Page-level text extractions
************
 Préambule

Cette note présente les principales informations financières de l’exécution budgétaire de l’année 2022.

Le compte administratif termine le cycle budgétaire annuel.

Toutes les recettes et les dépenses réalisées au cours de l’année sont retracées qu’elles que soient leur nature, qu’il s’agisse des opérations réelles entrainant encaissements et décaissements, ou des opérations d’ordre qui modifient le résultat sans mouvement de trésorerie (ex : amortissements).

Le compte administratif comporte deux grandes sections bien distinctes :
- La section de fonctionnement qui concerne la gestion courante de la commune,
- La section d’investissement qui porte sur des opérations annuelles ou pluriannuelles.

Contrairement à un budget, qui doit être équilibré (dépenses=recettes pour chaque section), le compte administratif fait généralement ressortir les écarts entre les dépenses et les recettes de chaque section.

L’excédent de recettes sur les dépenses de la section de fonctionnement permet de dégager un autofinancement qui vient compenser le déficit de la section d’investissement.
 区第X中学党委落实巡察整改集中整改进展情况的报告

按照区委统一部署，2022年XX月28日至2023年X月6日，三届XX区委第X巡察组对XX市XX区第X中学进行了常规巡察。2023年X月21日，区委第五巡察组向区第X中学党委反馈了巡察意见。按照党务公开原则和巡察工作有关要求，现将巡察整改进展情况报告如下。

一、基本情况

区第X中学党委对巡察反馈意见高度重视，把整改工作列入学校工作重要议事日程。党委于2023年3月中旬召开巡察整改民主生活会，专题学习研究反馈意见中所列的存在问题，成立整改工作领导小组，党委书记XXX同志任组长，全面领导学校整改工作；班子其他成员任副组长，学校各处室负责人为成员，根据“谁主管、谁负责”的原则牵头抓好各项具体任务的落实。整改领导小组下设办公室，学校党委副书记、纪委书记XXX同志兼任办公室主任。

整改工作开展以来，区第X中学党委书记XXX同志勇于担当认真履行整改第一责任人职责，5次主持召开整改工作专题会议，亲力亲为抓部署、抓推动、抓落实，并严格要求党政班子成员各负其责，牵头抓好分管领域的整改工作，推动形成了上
************
◆ About this exercise
The answer must be a word-for-word reproduction of every record above.

◆ Response to this task
 Préambule

Cette note présente les principales informations financières de l’exécution budgétaire de l’année 2022.

Le compte administratif termine le cycle budgétaire annuel.

Toutes les recettes et les dépenses réalisées au cours de l’année sont retracées qu’elles que soient leur nature, qu’il s’agisse des opérations réelles entrainant encaissements et décaissements, ou des opérations d’ordre qui modifient le résultat sans mouvement de trésorerie (ex : amortissements).

Le compte administratif comporte deux grandes sections bien distinctes :
- La section de fonctionnement qui concerne la gestion courante de la commune,
- La section d’investissement qui porte sur des opérations annuelles ou pluriannuelles.

Contrairement à un budget, qui doit être équilibré (dépenses=recettes pour chaque section), le compte administratif fait généralement ressortir les écarts entre les dépenses et les recettes de chaque section.

L’excédent de recettes sur les dépenses de la section de fonctionnement permet de dégager un autofinancement qui vient compenser le déficit de la section d’investissement.
 区第X中学党委落实巡察整改集中整改进展情况的报告

按照区委统一部署，2022年XX月28日至2023年X月6日，三届XX区委第X巡察组对XX市XX区第X中学进行了常规巡察。2023年X月21日，区委第五巡察组向区第X中学党委反馈了巡察意见。按照党务公开原则和巡察工作有关要求，现将巡察整改进展情况报告如下。

一、基本情况

区第X中学党委对巡察反馈意见高度重视，把整改工作列入学校工作重要议事日程。党委于2023年3月中旬召开巡察整改民主生活会，专题学习研究反馈意见中所列的存在问题，成立整改工作领导小组，党委书记XXX同志任组长，全面领导学校整改工作；班子其他成员任副组长，学校各处室负责人为成员，根据“谁主管、谁负责”的原则牵头抓好各项具体任务的落实。整改领导小组下设办公室，学校党委副书记、纪委书记XXX同志兼任办公室主任。

整改工作开展以来，区第X中学党委书记XXX同志勇于担当认真履行整改第一责任人职责，5次主持召开整改工作专题会议，亲力亲为抓部署、抓推动、抓落实，并严格要求党政班子成员各负其责，牵头抓好分管领域的整改工作，推动形成了上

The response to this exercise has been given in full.